Are grapes toxic to dogs and cats? And what about raisins? The answer is a strong yes—these are two dangerous foods for dogs and cats. Both species appear to be susceptible to kidney damage if they ingest grapes or raisins, but the problem is much more common in dogs since most cats avoid eating fruit. Always keep boxes of raisins in closed pantries or cabinets, and keep grapes in the fridge. Remove all table scraps and garbage that contain them immediately. If you go out for brunch with your furry sidekick, make sure they don’t get ahold of any stray grapes.
This artificial sweetener is often used in drinks, desserts, and many other foods and household products, but it’s toxic to pets and can cause a severe drop in blood sugar, says Dr. Hennessey Bremseth. “This leads to weakness, collapse and seizures,” she adds. “And liver injury is possible, too.”
Keep in mind that not all hazards are in plain sight on your table. “Curious pets often love to explore new items brought into a home, including bags, purses and coat pockets that belong to visitors,” says Dr. Klein. “Too often these contain plastic bags filled with items that contain unmarked and unknown amounts of dangerous items for cats and dogs to consume.” Your pets might find a number of dangerous things, like over-the-counter drugs, prescription drugs or sugar-free gum (containing Xylitol), says Dr. Klein. All of these items can be toxic, or even deadly, to cats and dogs, so it’s best to keep bags and purses closed and coats out of your pet’s reach.

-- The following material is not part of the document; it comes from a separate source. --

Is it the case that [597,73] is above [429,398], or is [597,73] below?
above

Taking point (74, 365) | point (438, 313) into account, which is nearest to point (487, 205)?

One potential pet safety risk is decorations. “Ribbons, thread and strings from gifts can be dangerous to both cats and dogs if ingested,” says Dr. Klein. “But cats are especially attracted to linear material, which can cause life-threatening obstructions often requiring surgery to remove.” Be sure to remove all gift wrapping immediately, and keep decorations to those that won’t be harmful (or interesting) to your pet.